Source extract below:

Sunday, May 31, 2009

Saddest News.

New York Times
5/31/09

WICHITA, Kan. — Authorities said they had a suspect in custody Sunday afternoon in the shooting death of George Tiller, a Wichita doctor who was one of the few doctors in the nation to perform late-term abortions.

Dr. Tiller, who had long been a lightning rod for controversy over the issue of abortion and had survived a shooting more than a decade ago, was shot inside his church here on Sunday morning, the authorities said. Dr. Tiller, 67, was shot with a handgun inside the lobby of his longtime church, Reformation Lutheran Church on the city’s East Side, just after 10 a.m. (Central Time). The service had started minutes earlier.

Dr. Tiller, who had performed abortions since the 1970s, had long been a lightning rod for controversy over the issue of abortion, particularly in Kansas, where abortion opponents regularly protested outside his clinic and sometimes his home and church. In 1993, he was shot in both arms by an abortion opponent but recovered.

Dr. Tiller had also been the subject of many efforts at prosecution, including a citizen-initiated grand jury investigation. In the latest such effort, in March, Dr. Tiller was acquitted of charges that he had performed late-term abortions that violated state law.

End of Source extract.
Data records below:

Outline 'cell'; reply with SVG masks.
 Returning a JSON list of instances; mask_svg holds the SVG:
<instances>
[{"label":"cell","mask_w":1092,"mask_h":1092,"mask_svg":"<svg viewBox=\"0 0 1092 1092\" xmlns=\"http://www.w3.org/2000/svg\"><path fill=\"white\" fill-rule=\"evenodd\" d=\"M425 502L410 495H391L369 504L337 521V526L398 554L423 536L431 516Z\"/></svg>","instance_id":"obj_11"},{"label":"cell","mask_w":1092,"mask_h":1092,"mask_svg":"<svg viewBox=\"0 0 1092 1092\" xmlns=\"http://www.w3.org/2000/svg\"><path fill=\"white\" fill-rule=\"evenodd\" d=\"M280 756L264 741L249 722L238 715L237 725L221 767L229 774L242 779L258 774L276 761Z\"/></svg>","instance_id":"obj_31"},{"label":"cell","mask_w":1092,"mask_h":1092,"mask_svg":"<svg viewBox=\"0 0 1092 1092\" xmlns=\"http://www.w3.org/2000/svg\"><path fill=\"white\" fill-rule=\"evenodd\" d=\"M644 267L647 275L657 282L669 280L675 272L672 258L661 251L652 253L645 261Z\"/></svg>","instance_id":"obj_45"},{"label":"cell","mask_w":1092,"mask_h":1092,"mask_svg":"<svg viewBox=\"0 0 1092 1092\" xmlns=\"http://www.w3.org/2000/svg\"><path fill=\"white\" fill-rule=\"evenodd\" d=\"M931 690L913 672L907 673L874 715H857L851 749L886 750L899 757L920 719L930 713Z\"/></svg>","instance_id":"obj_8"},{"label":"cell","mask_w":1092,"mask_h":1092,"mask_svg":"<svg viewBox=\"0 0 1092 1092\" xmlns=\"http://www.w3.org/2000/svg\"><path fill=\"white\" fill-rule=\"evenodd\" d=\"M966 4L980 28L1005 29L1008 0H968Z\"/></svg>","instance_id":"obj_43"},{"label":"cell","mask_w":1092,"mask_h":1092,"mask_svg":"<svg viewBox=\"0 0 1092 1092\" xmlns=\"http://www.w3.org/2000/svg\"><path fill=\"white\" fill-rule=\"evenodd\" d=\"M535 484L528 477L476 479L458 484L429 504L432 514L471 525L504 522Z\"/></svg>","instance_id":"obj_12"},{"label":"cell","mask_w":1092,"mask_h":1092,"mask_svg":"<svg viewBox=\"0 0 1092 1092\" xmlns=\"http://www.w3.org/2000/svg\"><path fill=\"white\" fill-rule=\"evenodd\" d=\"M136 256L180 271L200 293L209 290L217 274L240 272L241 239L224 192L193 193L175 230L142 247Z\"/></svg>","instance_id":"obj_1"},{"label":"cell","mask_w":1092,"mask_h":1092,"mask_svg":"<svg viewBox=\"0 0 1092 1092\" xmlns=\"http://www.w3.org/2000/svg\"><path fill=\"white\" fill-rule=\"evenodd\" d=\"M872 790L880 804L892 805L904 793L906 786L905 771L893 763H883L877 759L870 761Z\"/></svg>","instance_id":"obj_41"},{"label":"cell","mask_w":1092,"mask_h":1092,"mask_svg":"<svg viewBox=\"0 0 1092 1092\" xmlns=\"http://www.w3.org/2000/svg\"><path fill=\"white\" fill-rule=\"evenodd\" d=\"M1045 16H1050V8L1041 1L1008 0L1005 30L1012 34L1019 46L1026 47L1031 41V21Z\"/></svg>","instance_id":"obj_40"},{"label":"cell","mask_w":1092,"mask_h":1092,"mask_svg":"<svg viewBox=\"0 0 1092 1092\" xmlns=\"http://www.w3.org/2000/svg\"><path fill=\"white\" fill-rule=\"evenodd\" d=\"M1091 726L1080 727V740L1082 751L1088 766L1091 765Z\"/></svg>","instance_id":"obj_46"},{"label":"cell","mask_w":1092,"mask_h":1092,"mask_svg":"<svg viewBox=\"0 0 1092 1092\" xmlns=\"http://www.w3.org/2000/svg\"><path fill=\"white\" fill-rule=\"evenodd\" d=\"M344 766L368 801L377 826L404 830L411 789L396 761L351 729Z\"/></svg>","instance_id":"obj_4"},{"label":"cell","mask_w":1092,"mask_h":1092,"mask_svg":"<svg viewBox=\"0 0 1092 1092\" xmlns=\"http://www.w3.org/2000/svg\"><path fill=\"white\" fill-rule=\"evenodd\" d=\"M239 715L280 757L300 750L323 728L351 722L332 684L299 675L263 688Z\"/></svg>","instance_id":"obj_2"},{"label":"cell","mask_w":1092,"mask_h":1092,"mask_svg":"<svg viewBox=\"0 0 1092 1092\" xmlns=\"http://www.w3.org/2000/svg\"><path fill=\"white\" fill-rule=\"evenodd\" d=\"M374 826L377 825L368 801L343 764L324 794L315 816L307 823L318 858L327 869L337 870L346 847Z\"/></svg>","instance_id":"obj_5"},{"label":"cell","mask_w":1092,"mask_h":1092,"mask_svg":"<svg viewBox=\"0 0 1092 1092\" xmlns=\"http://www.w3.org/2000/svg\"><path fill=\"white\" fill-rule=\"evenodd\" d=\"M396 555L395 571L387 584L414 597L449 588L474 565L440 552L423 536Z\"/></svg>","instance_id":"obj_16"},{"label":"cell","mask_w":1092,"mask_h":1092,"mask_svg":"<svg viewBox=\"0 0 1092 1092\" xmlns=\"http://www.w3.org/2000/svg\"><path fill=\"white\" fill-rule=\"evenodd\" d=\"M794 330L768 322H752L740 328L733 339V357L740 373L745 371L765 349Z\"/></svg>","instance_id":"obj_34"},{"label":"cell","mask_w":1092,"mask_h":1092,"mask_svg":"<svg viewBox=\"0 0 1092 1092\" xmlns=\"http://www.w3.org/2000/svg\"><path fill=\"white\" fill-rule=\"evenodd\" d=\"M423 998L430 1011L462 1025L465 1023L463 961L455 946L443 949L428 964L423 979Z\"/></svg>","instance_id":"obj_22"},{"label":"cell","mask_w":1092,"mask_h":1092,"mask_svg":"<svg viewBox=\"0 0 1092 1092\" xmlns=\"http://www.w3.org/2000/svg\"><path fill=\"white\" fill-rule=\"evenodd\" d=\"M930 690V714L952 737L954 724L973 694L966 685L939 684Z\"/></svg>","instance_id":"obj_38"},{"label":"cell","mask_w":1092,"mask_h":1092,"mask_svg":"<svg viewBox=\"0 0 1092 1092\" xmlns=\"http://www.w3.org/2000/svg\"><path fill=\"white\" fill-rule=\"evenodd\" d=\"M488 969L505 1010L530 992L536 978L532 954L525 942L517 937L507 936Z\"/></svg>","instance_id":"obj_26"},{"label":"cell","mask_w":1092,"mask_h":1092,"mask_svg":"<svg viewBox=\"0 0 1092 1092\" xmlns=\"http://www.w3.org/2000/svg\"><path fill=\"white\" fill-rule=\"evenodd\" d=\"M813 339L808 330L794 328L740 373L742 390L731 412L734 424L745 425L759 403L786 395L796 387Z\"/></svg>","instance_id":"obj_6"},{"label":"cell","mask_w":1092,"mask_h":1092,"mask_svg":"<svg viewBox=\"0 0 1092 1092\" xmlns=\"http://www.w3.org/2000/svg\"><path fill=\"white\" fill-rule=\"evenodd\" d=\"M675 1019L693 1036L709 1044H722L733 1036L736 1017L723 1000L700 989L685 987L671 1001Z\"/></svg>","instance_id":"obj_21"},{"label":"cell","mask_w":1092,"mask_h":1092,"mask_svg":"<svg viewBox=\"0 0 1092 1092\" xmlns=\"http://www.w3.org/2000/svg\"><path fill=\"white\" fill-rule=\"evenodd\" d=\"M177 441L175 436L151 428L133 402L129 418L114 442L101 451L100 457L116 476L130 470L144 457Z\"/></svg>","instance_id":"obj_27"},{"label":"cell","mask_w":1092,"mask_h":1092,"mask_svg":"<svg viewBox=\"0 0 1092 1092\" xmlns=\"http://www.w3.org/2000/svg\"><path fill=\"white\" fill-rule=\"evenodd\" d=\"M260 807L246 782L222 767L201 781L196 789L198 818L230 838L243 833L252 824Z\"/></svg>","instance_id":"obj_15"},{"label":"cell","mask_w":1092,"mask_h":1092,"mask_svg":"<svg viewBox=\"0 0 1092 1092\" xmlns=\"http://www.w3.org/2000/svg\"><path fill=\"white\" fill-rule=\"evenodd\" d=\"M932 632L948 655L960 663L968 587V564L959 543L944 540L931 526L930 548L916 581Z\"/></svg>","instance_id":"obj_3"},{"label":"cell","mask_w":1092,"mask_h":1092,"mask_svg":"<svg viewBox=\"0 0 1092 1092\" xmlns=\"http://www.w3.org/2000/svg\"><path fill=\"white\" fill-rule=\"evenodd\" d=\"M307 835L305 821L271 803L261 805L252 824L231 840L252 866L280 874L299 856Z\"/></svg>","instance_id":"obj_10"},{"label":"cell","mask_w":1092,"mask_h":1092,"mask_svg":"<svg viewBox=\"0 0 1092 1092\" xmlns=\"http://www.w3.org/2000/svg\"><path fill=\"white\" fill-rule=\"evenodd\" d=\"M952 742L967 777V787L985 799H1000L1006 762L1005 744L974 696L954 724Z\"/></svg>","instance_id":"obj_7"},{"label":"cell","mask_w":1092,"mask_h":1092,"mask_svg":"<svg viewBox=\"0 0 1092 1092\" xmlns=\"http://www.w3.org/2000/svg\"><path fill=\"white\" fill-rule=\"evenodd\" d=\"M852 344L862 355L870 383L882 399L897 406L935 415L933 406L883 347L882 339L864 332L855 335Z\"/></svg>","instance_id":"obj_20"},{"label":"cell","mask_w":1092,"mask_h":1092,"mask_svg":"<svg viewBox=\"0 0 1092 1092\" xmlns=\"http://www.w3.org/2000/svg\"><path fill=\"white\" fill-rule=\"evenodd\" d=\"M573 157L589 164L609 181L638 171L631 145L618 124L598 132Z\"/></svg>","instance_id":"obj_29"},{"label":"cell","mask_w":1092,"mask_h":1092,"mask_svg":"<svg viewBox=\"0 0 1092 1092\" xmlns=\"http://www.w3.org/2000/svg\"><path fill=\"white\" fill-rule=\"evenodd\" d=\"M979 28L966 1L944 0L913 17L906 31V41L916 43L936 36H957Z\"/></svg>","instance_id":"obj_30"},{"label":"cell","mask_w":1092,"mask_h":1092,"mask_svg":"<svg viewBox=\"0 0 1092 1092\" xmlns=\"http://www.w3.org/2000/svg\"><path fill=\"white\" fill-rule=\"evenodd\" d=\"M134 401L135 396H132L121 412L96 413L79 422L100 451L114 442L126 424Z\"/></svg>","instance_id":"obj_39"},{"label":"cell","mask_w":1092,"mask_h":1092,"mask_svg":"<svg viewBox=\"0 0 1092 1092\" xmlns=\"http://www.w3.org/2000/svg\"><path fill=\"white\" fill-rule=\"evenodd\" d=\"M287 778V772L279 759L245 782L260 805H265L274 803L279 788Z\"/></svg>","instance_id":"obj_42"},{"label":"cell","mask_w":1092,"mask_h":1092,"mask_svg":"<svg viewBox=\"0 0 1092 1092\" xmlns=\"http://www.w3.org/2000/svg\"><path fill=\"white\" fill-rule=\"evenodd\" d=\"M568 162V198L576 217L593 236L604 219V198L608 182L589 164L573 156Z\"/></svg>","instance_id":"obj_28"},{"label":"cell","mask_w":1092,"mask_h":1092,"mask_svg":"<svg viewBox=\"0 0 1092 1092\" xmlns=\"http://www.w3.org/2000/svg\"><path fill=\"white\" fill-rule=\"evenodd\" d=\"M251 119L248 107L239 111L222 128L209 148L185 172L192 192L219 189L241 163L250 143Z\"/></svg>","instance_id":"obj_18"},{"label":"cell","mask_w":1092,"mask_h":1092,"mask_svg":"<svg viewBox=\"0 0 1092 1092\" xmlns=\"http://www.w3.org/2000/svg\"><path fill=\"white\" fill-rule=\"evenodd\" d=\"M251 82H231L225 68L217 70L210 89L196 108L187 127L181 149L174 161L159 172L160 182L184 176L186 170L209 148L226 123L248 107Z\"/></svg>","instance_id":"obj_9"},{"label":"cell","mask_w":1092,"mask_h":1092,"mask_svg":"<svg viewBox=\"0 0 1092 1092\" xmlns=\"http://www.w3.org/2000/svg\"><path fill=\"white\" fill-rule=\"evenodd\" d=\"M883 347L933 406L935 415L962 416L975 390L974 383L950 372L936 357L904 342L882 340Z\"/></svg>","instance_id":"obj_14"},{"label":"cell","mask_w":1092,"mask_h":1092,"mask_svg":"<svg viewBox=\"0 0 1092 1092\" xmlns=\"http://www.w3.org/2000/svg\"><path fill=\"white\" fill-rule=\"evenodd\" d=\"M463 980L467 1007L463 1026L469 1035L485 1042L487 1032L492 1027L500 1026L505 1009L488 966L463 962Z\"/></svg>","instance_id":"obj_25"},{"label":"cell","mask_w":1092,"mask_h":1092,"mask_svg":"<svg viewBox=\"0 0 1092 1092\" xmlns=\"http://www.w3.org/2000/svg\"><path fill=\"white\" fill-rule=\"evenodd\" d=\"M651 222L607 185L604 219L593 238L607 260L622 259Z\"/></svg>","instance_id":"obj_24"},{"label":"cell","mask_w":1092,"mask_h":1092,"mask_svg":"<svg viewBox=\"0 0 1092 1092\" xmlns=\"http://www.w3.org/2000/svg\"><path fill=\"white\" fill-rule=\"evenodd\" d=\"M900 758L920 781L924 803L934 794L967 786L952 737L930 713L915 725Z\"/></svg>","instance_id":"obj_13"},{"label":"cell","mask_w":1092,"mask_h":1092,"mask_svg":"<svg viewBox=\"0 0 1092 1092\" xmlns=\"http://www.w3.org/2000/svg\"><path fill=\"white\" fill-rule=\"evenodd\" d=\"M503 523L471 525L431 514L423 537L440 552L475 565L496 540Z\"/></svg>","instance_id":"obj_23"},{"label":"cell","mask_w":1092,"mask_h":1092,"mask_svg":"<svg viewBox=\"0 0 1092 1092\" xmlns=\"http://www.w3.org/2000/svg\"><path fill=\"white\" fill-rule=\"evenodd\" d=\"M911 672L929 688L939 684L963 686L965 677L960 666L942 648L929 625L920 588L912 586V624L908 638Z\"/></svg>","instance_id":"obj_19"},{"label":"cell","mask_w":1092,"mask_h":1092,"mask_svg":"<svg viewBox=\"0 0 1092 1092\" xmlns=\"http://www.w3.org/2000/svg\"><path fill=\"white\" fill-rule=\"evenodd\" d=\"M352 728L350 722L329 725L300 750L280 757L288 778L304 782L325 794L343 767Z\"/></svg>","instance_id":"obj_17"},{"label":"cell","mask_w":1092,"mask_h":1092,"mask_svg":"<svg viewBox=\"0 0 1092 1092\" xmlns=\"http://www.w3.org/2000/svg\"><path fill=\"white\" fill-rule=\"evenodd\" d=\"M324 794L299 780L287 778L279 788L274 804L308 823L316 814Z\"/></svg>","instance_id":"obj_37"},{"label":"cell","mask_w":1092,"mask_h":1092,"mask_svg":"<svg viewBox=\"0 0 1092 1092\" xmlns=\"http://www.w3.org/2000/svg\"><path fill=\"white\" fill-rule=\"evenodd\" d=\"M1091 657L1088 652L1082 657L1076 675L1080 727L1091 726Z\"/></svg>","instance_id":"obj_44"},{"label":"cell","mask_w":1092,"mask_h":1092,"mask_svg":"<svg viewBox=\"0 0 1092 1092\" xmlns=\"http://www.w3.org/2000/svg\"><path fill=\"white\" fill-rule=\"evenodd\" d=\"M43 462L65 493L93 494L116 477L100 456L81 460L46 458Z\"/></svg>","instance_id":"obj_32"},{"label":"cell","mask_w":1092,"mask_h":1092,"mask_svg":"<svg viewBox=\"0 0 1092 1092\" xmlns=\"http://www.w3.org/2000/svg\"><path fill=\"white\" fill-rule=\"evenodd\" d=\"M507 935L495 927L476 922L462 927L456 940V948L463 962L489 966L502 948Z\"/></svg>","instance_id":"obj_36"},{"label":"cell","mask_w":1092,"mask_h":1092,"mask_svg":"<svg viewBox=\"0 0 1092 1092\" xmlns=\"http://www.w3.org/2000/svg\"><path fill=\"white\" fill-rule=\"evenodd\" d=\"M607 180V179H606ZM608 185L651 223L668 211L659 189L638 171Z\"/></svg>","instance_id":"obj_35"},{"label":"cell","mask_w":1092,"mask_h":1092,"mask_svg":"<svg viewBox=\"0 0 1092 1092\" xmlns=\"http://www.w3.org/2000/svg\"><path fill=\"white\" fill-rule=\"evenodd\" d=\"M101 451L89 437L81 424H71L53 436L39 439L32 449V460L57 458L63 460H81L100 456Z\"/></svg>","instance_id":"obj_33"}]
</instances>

End of Data records.

» **Exercise 1**: For the news report about Dr. Tiller, decide whether each statement (a), (b), and (c) agrees with it. Answer yes or no for each, and quote the words from the report that settle it. (a) Dr. Tiller was shot in the lobby of Reformation Lutheran Church. (b) In 1993, Dr. Tiller was shot in one arm. (c) In March, Dr. Tiller was convicted of performing late-term abortions that violated state law.
» **Exercise 2**: Extract the passage of the news report about Dr. Tiller between "Sunday, May 31, 2009" and "started minutes earlier.", inclusive, copying it word for word.
The material comes from a separate source that is unrelated to the news report.

» **Exercise solution 1**:
(a) Yes: "was shot with a handgun inside the lobby of his longtime church, Reformation Lutheran Church"
(b) No: "In 1993, he was shot in both arms by an abortion opponent but recovered."
(c) No: "in March, Dr. Tiller was acquitted of charges that he had performed late-term abortions that violated state law."

» **Exercise solution 2**:
Sunday, May 31, 2009

Saddest News.

New York Times
5/31/09

WICHITA, Kan. — Authorities said they had a suspect in custody Sunday afternoon in the shooting death of George Tiller, a Wichita doctor who was one of the few doctors in the nation to perform late-term abortions.

Dr. Tiller, who had long been a lightning rod for controversy over the issue of abortion and had survived a shooting more than a decade ago, was shot inside his church here on Sunday morning, the authorities said. Dr. Tiller, 67, was shot with a handgun inside the lobby of his longtime church, Reformation Lutheran Church on the city’s East Side, just after 10 a.m. (Central Time). The service had started minutes earlier.